# Supplied information start
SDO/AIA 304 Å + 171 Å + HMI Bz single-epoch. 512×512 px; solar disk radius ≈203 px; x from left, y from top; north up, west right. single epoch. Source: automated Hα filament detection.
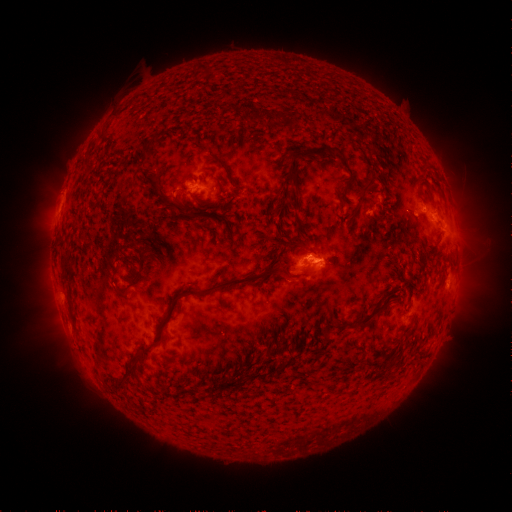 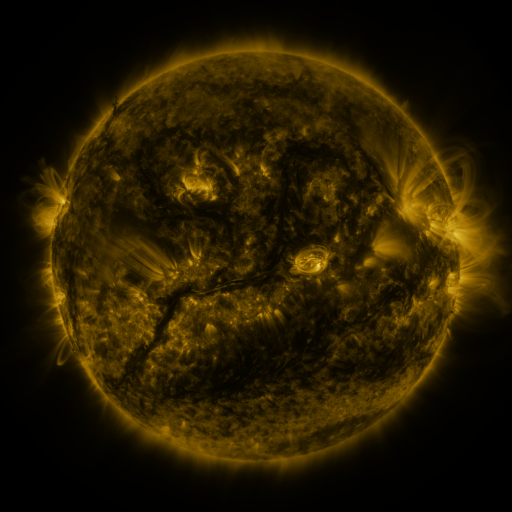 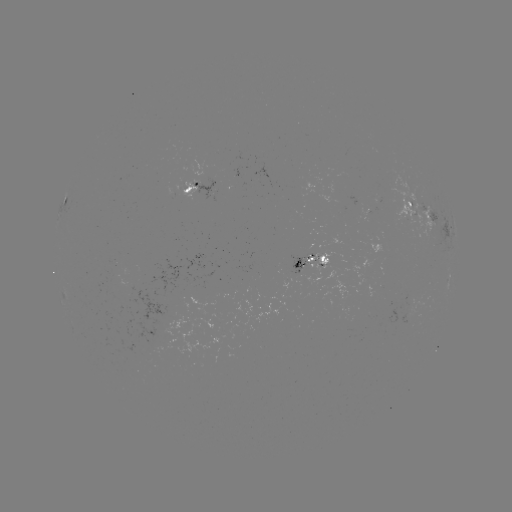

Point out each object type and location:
filament: [266, 112, 282, 125]
filament: [140, 136, 157, 164]
filament: [315, 146, 344, 161]
filament: [286, 157, 299, 192]
filament: [203, 167, 214, 176]
filament: [343, 168, 354, 189]
filament: [350, 172, 377, 225]
filament: [167, 199, 187, 217]
filament: [287, 202, 294, 212]
filament: [272, 211, 279, 220]
filament: [59, 253, 72, 276]
filament: [162, 265, 300, 323]
filament: [353, 306, 386, 330]
filament: [138, 327, 163, 353]
filament: [109, 367, 133, 392]
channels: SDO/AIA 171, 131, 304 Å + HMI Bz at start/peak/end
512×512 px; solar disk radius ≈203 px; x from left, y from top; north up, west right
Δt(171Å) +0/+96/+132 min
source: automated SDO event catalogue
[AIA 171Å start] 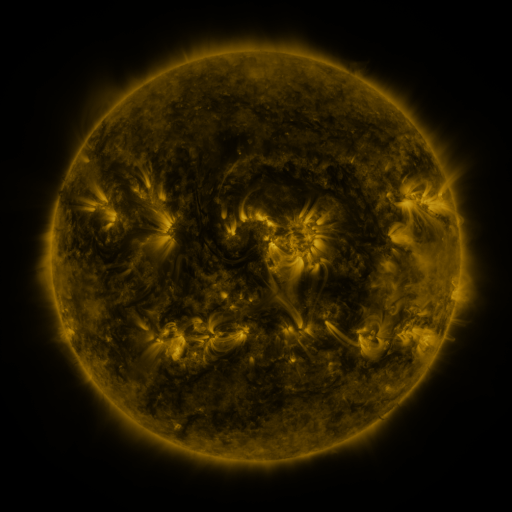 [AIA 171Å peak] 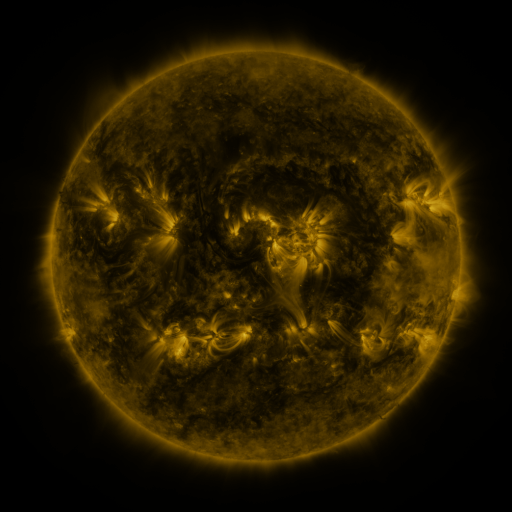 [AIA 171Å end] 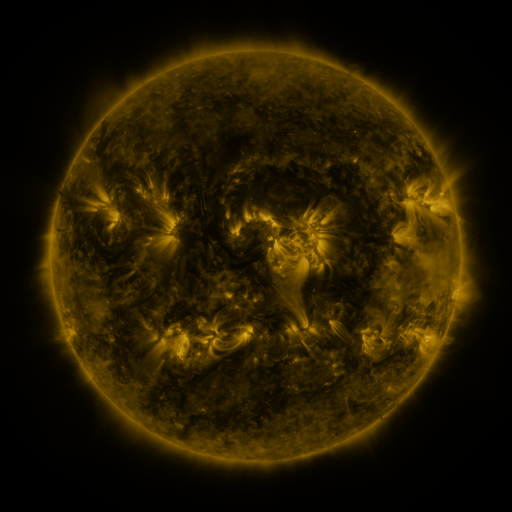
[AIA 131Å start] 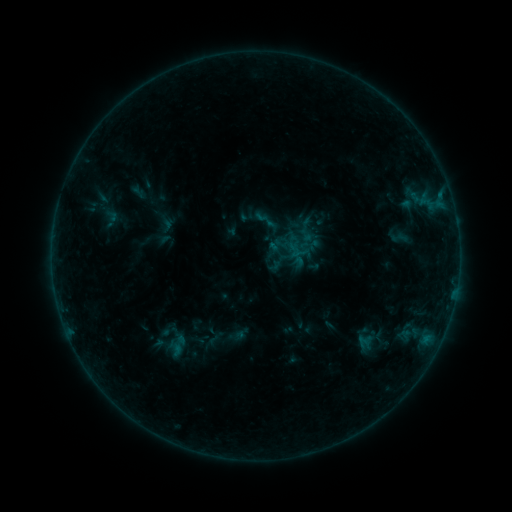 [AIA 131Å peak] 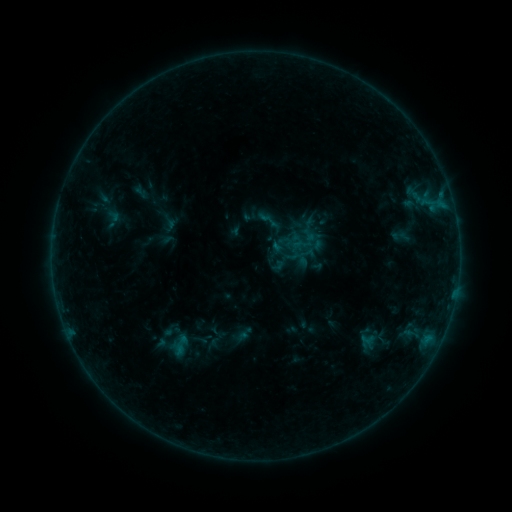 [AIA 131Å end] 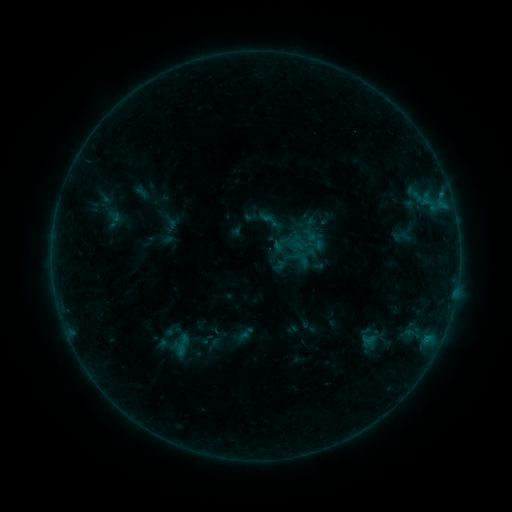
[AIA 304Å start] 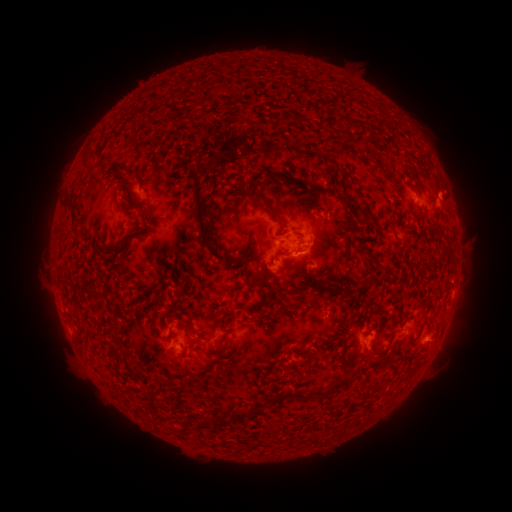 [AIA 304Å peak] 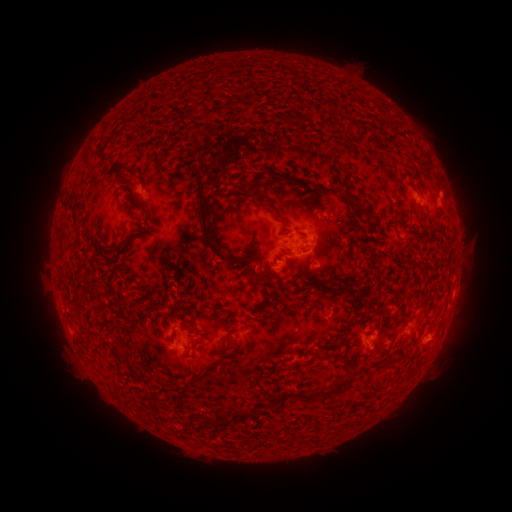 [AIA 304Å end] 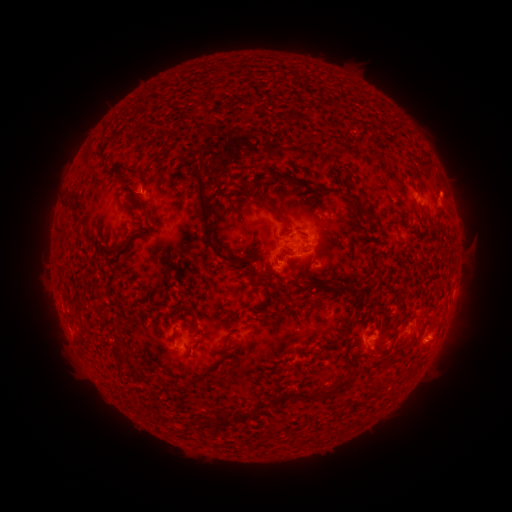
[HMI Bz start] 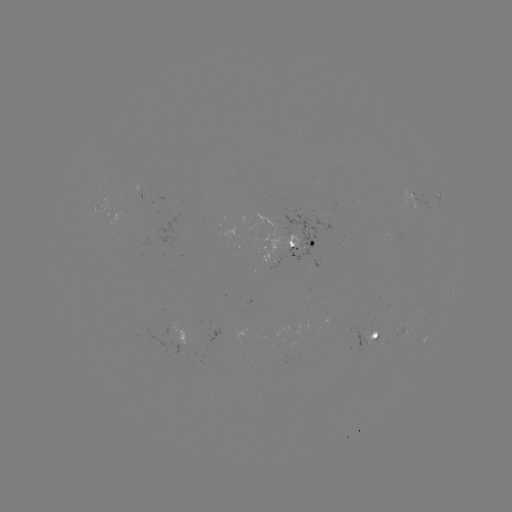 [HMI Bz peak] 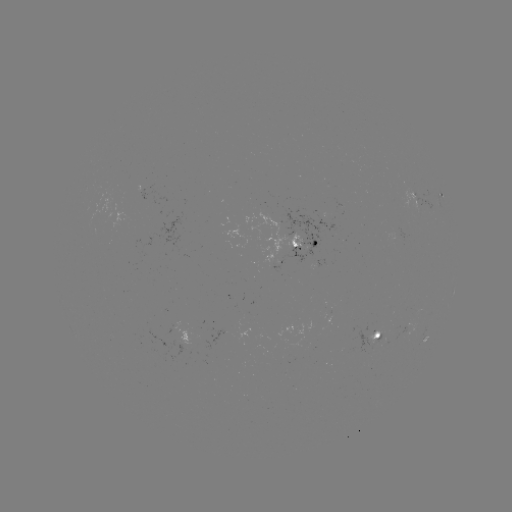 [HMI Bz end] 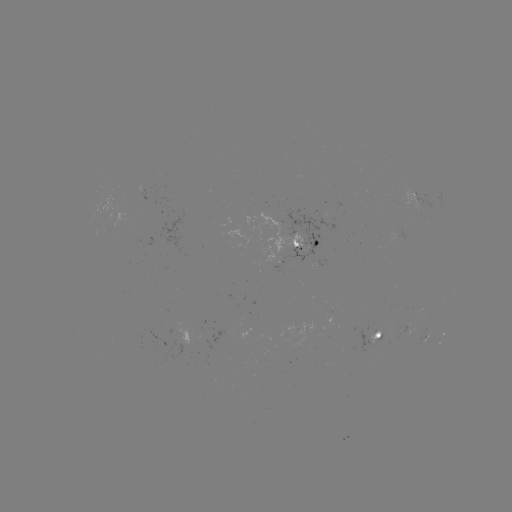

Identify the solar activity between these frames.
emerging-flux region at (374, 340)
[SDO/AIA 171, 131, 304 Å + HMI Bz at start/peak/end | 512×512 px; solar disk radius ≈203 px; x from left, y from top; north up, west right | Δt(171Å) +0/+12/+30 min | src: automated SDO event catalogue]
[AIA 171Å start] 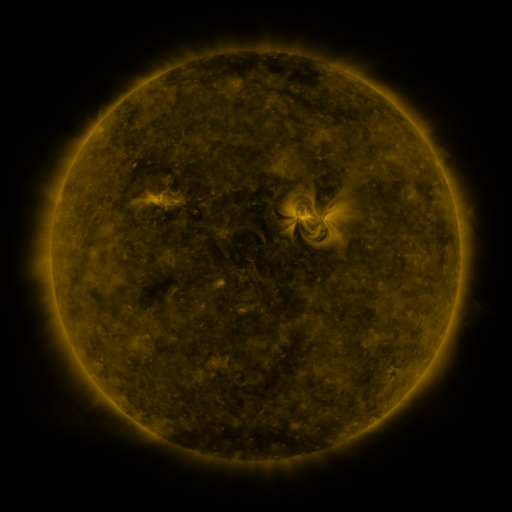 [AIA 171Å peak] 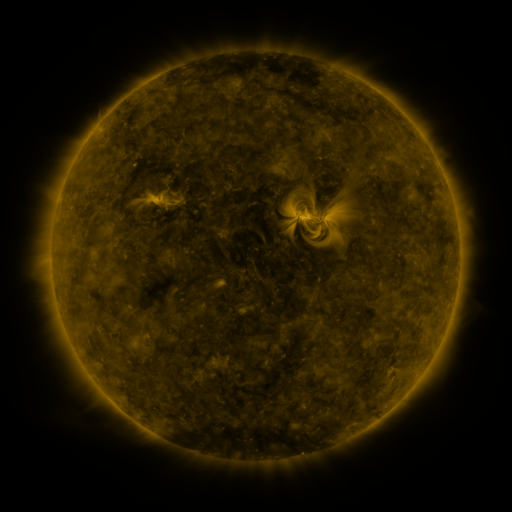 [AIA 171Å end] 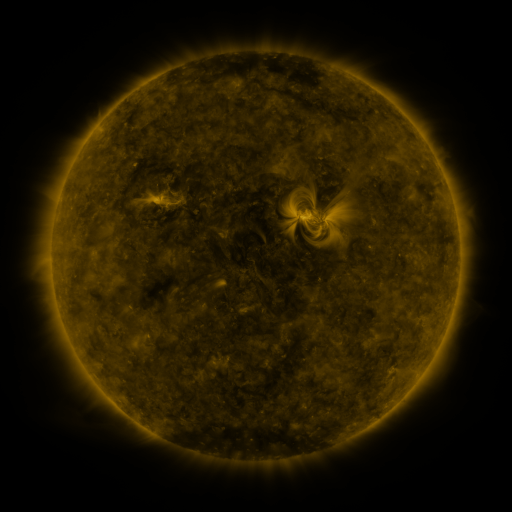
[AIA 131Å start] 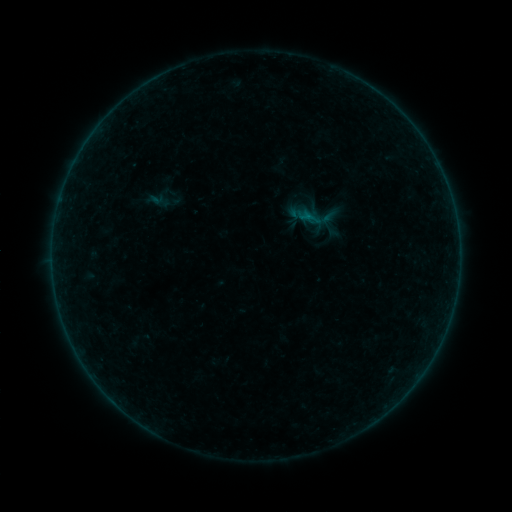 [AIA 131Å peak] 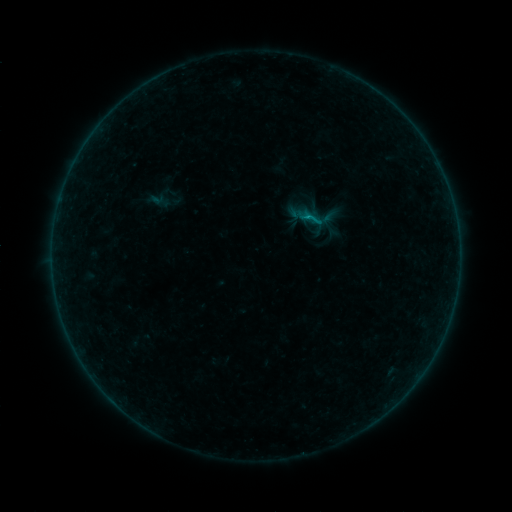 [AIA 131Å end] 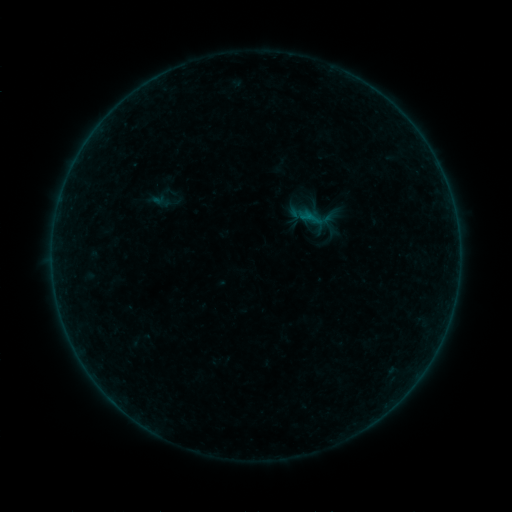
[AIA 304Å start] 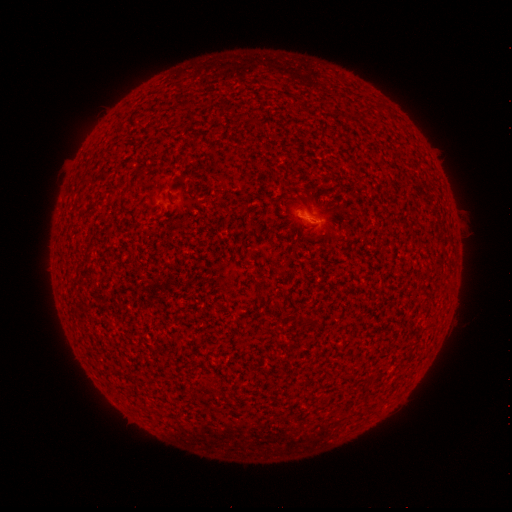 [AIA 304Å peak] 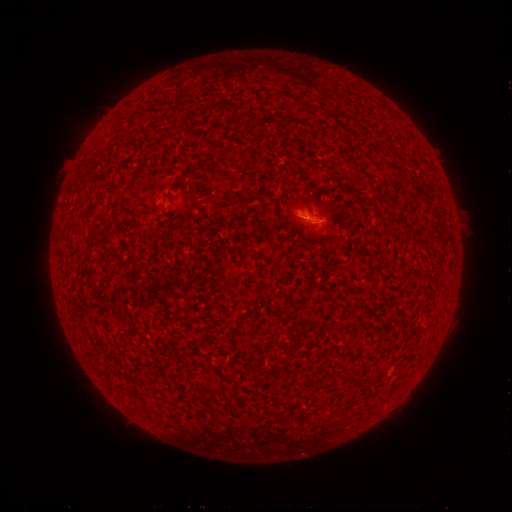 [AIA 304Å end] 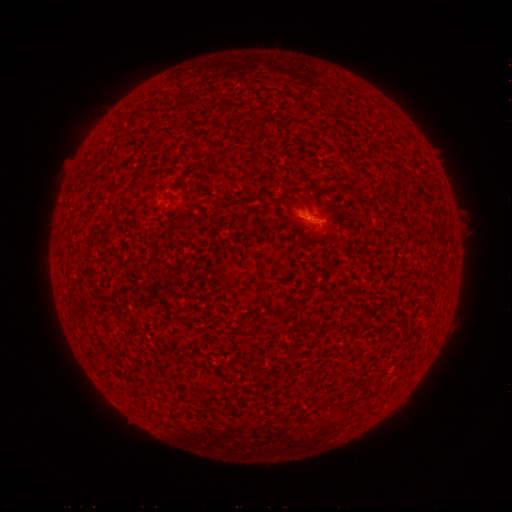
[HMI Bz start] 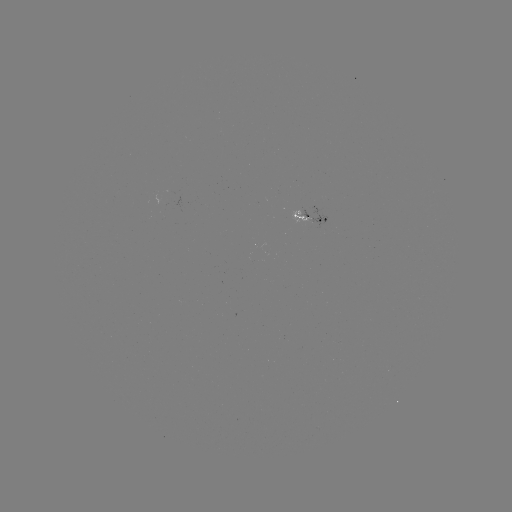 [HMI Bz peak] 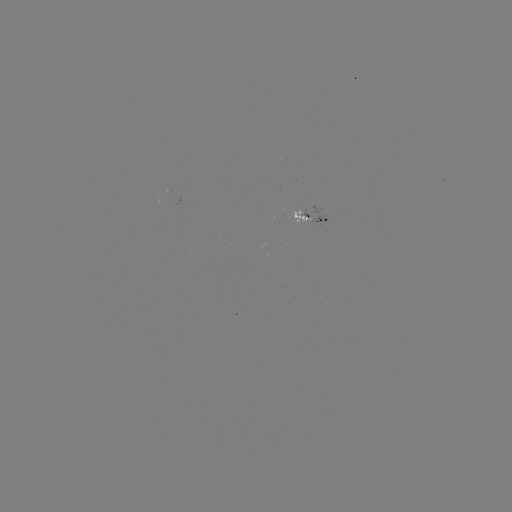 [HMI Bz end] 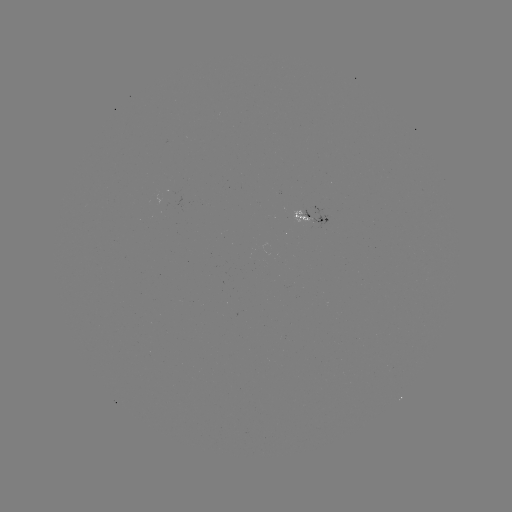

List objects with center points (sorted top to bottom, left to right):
B2.3 flare: (305, 219)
# Supplied information end
--- What to produce ---
Print everything from the start of the lines above down to the line that contains "filament: [203, 167, 214, 176]", including both ends. Leave the pictures out of your answer.

--- Solution to the problem ---
SDO/AIA 304 Å + 171 Å + HMI Bz single-epoch. 512×512 px; solar disk radius ≈203 px; x from left, y from top; north up, west right. single epoch. Source: automated Hα filament detection.

Point out each object type and location:
filament: [266, 112, 282, 125]
filament: [140, 136, 157, 164]
filament: [315, 146, 344, 161]
filament: [286, 157, 299, 192]
filament: [203, 167, 214, 176]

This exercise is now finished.